● TEXT SECTION:
____________

Where general relativity computes time dilation from a known gravitational source, the chronodynamic program inverts the question and recovers the source from the observed time dilation. The inversion is performed under the weak-field limit, where the first post-Newtonian approximation is exact to the precision of modern atomic clocks.
The first concrete result
The first concrete result of this inversion is the recovery of the geocentric gravitational constant GM directly from Galileo satellite atomic-clock data, to a median precision of 4 × 10−7 across more than one million measurements, and cross-validated on a second satellite. The recovery uses no external mass input.
Method
The experiment uses high-eccentricity Galileo satellites (E14 and E18, which entered eccentric orbits as a result of the Fregat upper-stage anomaly) to provide the altitude variation necessary for a single-satellite inversion. Sequential clock-drift pairs are computed at half-orbital-period intervals, and the relativistic 1PN time-dilation equation is inverted analytically using Float106 quad-precision arithmetic to control numerical cancellation in the subtraction of nearly equal quantities.

____________

● MATERIAL SUPPLIED:
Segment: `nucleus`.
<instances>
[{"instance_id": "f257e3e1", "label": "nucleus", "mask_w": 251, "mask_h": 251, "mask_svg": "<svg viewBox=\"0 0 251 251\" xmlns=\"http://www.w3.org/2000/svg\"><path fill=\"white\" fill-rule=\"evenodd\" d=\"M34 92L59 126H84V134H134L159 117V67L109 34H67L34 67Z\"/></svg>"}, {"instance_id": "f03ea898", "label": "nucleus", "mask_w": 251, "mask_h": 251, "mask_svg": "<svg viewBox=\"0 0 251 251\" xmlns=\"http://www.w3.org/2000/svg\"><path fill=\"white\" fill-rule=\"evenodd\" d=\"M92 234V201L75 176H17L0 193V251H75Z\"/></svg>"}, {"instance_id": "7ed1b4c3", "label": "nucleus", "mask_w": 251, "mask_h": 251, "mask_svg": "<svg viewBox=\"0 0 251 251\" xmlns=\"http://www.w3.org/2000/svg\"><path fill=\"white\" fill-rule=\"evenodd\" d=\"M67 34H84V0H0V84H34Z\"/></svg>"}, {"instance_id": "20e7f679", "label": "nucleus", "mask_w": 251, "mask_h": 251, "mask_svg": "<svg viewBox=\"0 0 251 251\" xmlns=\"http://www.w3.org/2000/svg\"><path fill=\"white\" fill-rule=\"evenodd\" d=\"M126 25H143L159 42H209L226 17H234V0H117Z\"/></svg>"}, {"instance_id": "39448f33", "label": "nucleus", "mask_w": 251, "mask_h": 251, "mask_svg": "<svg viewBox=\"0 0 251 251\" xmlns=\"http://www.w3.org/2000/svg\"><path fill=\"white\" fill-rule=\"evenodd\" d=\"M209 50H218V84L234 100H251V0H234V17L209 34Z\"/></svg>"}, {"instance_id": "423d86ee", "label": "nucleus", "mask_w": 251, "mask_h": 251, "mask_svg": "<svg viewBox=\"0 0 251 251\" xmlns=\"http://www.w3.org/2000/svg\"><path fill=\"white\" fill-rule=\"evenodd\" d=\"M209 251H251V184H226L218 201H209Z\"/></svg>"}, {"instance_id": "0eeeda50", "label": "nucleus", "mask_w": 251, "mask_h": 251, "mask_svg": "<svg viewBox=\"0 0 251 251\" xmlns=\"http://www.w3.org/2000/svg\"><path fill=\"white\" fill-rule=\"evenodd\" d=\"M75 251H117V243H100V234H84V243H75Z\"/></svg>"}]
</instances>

____________

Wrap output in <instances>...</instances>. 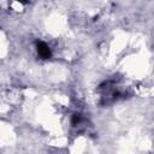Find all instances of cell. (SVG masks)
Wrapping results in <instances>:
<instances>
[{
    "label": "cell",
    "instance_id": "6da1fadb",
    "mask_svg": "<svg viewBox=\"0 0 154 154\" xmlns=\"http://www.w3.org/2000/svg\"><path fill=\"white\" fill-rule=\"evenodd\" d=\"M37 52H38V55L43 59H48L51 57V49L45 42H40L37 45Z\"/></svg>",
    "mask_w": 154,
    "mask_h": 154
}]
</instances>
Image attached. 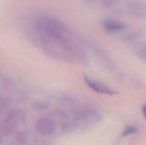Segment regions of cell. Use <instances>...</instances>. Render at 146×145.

____________

● EXERCISE:
Please continue the passage on recovering Earth's GM from Galileo satellite clock data, starting after its final sentence.

● ANSWER TO THIS PROBLEM:
Open data and reproducibility
The complete experiment is available with its source code on GitHub; the full reference data set is published openly on Zenodo with a persistent DOI. The data set includes the GNSS clock and ephemeris files needed to reproduce the recovery end-to-end.
Context within the Center
Chronodynamics is the second of the Center's three research areas and the first to produce a concrete empirical result. The use of DeepCausality as the computational substrate for the inversion is itself a demonstration that the dynamic-causality foundation is productive in a quantitative physical setting.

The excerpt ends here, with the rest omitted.